Il Congedo Straordinario per l’Assistenza a Familiare con handicap/2
Nel precedente numero sono state riportate, in sintesi, le disposizioni relative ai presupposti soggettivi del disabile in situazione di gravità da assistere e quelli del familiare che, per prestargli assistenza, può fruire del congedo straordinario biennale, retribuito, per assistere un familiare, convivente, in situazione di handicap grave, previsto dall’art. 42 commi da 5 a 5 quinquies, del D.Lgs. 26/03/2001, n.151, come sostituito dalla lettera b) del comma 1 dell’art. 4 del D. Lgs. 18/07/2011, n.119. Completiamo, ora, la trattazione dell’argomento, riassumendo le disposizioni relative al trattamento economico del congedo, al principio di “referente unico” per l’assistenza alla stessa persona, alle modalità di fruizione del congedo ed alla sua utilità.

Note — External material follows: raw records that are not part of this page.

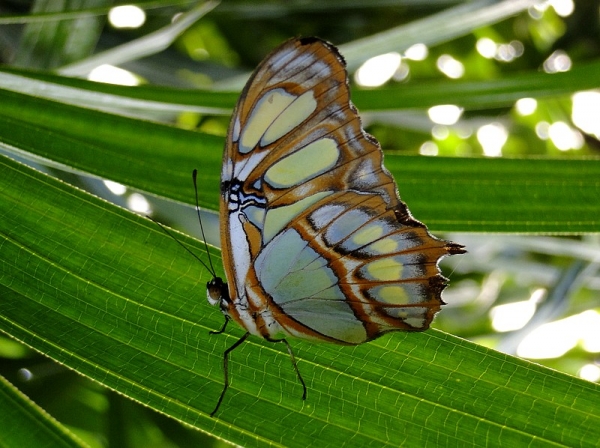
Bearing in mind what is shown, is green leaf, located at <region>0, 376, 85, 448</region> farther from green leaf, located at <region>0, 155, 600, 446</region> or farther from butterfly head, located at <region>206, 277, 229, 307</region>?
butterfly head, located at <region>206, 277, 229, 307</region>

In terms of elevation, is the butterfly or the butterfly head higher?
the butterfly

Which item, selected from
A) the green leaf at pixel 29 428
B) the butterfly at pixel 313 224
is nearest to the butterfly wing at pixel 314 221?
the butterfly at pixel 313 224

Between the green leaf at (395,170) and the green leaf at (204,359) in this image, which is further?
the green leaf at (395,170)

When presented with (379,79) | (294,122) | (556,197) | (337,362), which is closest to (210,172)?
(294,122)

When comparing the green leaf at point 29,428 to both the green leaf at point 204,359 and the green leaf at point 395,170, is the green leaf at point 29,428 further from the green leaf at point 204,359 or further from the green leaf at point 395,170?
the green leaf at point 395,170

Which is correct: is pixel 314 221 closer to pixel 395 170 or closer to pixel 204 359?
pixel 395 170

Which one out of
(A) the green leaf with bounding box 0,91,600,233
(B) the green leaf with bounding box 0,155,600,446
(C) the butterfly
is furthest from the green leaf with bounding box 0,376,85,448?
(A) the green leaf with bounding box 0,91,600,233
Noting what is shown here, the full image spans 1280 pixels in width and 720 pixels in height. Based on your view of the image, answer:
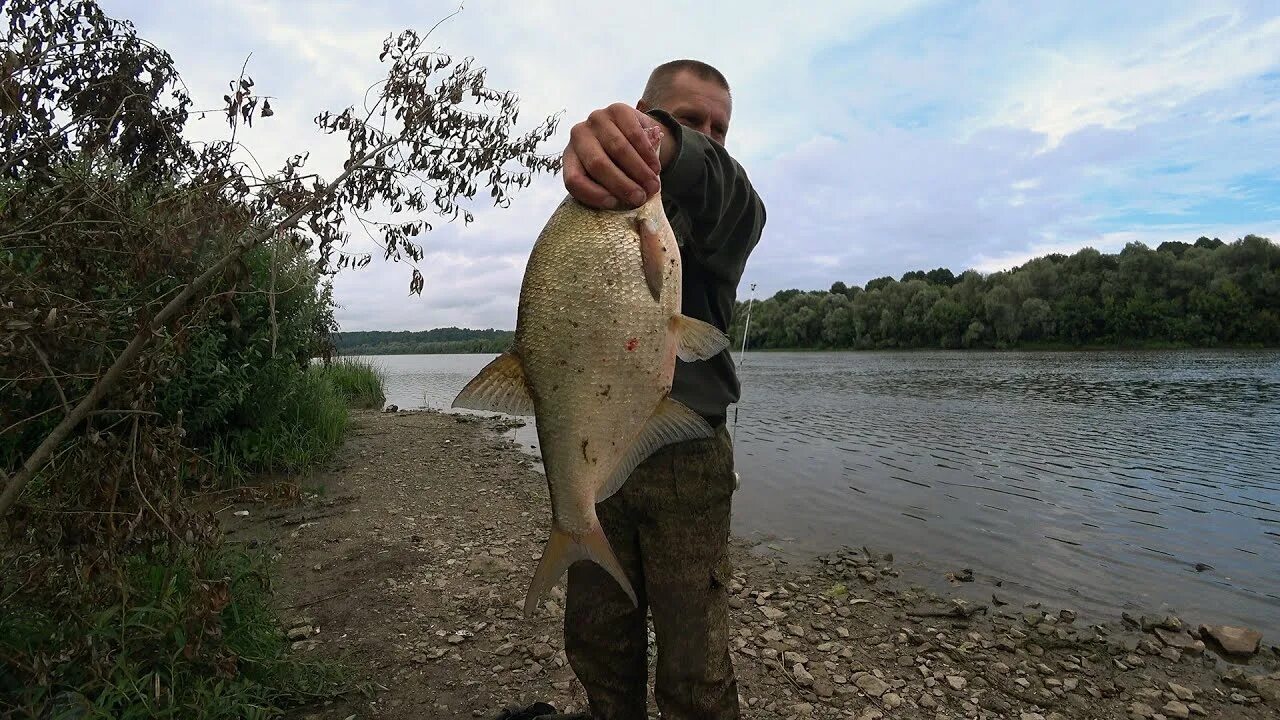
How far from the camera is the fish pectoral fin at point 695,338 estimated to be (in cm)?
210

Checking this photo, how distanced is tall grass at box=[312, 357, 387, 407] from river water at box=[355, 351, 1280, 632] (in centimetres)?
642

Trattamento economico – Il lavoratore che fruisce del congedo ha diritto ad un’indennità economica corrispondente all’ultima retribuzione percepita, ma con riferimento esclusivamente alle voci fisse e continuative del trattamento economico, esclusi gli emolumenti variabili. L’indennità, al lordo della contribuzione riferita sia alla quota a carico del datore di lavoro che a quella a carico del lavoratore, spetta fino all’importo complessivo annuo previsto dalla normativa (per l’anno 2011, la circolare Inps n. 22 del 28/12/2011 lo ha riportato determinato in Euro 44.276,33), che è annualmente rivalutato sulla base della variazione dell’indice Istat dei prezzi al consumo delle famiglie di operai ed impiegati.
PRINCIPIO DEL “REFERENTE UNICO”
Per il congedo vige il principio del “referente unico”, per cui il beneficio non può essere riconosciuto a più di un lavoratore per l’assistenza alla stessa persona disabile grave. Conseguentemente i permessi di 3 giorni mensili, di cui all’art. 33 della Legge 104/1992, ed il congedo straordinario biennale devono essere fruiti dallo stesso soggetto legittimato, non essendo possibile la fruizione dei permessi giornalieri da parte di un soggetto ed il congedo straordinario da parte di un altro. È fatta eccezione, anche per questo principio, per i genitori, anche adottivi, del minore in situazione di handicap grave, i quali possono fruire dei predetti benefici alternativamente anche nel corso dello stesso mese; negli stessi giorni, però, in cui un genitore fruisce del congedo straordinario all’altro non è consentito beneficiare dei 3 permessi giornalieri.
DURATA DEL CONGEDO E SUA UTILITÀ
La durata del congedo straordinario non può essere superiore a due anni per l’assistenza di ciascuna persona disabile grave e nell’arco della vita lavorativa del soggetto assistente. Può essere fruito in modo continuativo o frazionato, a giorni interi, ma non ad ore. Il periodo del congedo, che è incompatibile con altra attività lavorativa, è utile ai fini dell’anzianità di servizio valevole per il raggiungimento del diritto a pensione e per la sua misura, ma non è utile ai fini della maturazione delle ferie, della XIII mensilità, del trattamento di fine servizio e fine rapporto e dell’anzianità di servizio ai fini della progressione economica.